To play or not to play.
It was a question asked by many football teams over the course of the last year. Some jumped through every hoop to get back on the field at all costs, believing a year off would permanently damage development and their organizations. Others took a knee, taking the year off and finding creative ways to stay engaged.
The effects of each decisions on 2021 performance remains to be seen, but Ssanyong Danube Dragons head coach Stefan Pokorny believes his team’s decision to commit themselves to offseason training and organizational development has been a net positive.
“We decided we were going to focus on being stronger, being faster for a real season in March and I think that’s worked out pretty well for us,” he said of the decision not to participate in a shortened Austrian season in the fall.
“We lost maybe three players, maybe five or six new players joined and some really talented youth players came up, so I think we got stronger through the pandemic.
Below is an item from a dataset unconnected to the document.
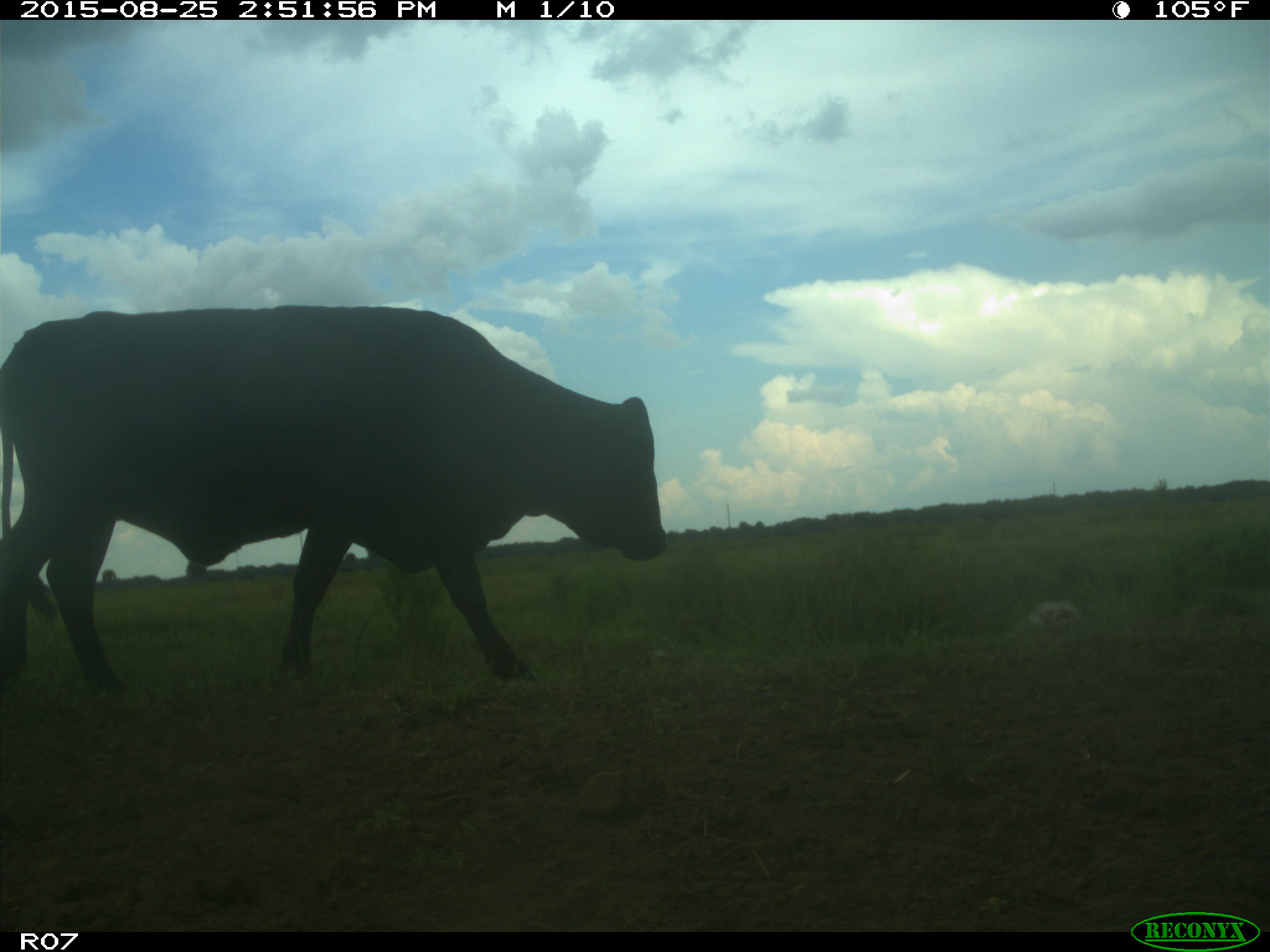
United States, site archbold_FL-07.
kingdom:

It was a difficult year, but we became a better team.”
In the end, only two Austrian teams suited up in 2020, the Dacia Vienna Vikings and Projekt Spielberg Graz Giants. Vying for a championship against two other teams simply wasn’t enough to outweigh the risk of injury for the Dragons.
After a year and a half without competition, plenty of questions dogged the team ahead of their 2021 season opener against the battle-hardened Giants.
“We had a lot of pressure on the one hand because we didn’t know what it would look like to play after such a long time. We had maybe two scrimmages amongst ourselves with live tackling but we didn’t know if we could play. How fast can we execute what we practiced? Because game time is always different than practice. You try to simulate it, but it’s never going to be similar to what you’re going to see at a game,” Pokorny explained.
“We were surprised that it was such a dominant win for us.”
It was a statement win for the Dragons, handing the Giants a resounding 35-16 loss. Though he is thankful the Vikings and Giants showed Austria pandemic football could be played safely, Pokorny believes the victory may be a testament to the benefits of passing on a fall campaign.
“They played in three games and after that they probably had time off where they had to rehab and then get back to their off-season a little bit later. We started working out in the gym in September and they played in September and October,” he noted. “I think that could have been an advantage for us.”
It may be just about the only advantage that the Dragons have, though you wouldn’t know it from watching them.
A team on the rise over the last few years, Danube has been nipping at the heels of Austrian powers like the Vikings and Swarco Raiders despite having considerably less money in the bank. Pokorny leads a coaching staff made entirely of native Austrians working part-time, putting in extra hours to compete with some of Europe’s most dominant teams.
“We try to really maximize the resources that we have because our budget is lower than the other top four teams,” Pokorny admitted.
“I think that’s kind of what is overlooked sometimes. Even if you compare us with the Giants, for example, they have two or three full-time coaches and three import players. For us, every coach has a job or is studying and it’s only one player that gets paid actually.”
That player is quarterback Chad Jeffries, but he’s far from the only talent on the Dragons roster. Organically developed homegrown players like receiver Philip Haun, running back Dominik Mattes and defensive lineman Bernhard Mosor are as capable of changing a game as any American and Pokorny sees huge potential for his team, particularly on offence.
“I think our offence is really explosive. We didn’t show our explosiveness during the first game yet. We really drove down the ball with long drives and wore them out, but I think we have really good playmakers on offence who can always score those long touchdowns,” he said.
Ultimately, the goal for the Dragons remains what it’s been for the last few years: to punch above their weight class and knock off one of Austria’s two prevailing dynasties.
“Our goal is to break into that top tier. We played the Vikings close last year . Both games could have been won, should have been won, but we weren’t smart enough, we were not cool enough yet,” Pokorny explained.
“We tried to outscore the Raiders in the semi-final. I think that game was 49-42, something like that. We could score, but we couldn’t stop Sandro Platzgummer, who’s now playing for the New York Giants.”
The strides his team made during the pandemic may have closed that gap permanently, with the first test coming next week when the Dragons face off with the Vikings. It will be a true litmus test for Pokorny’s big dreams and one thing is abundantly clear.
The Danube Dragons didn’t want a two-team pandemic championship, they want the real deal.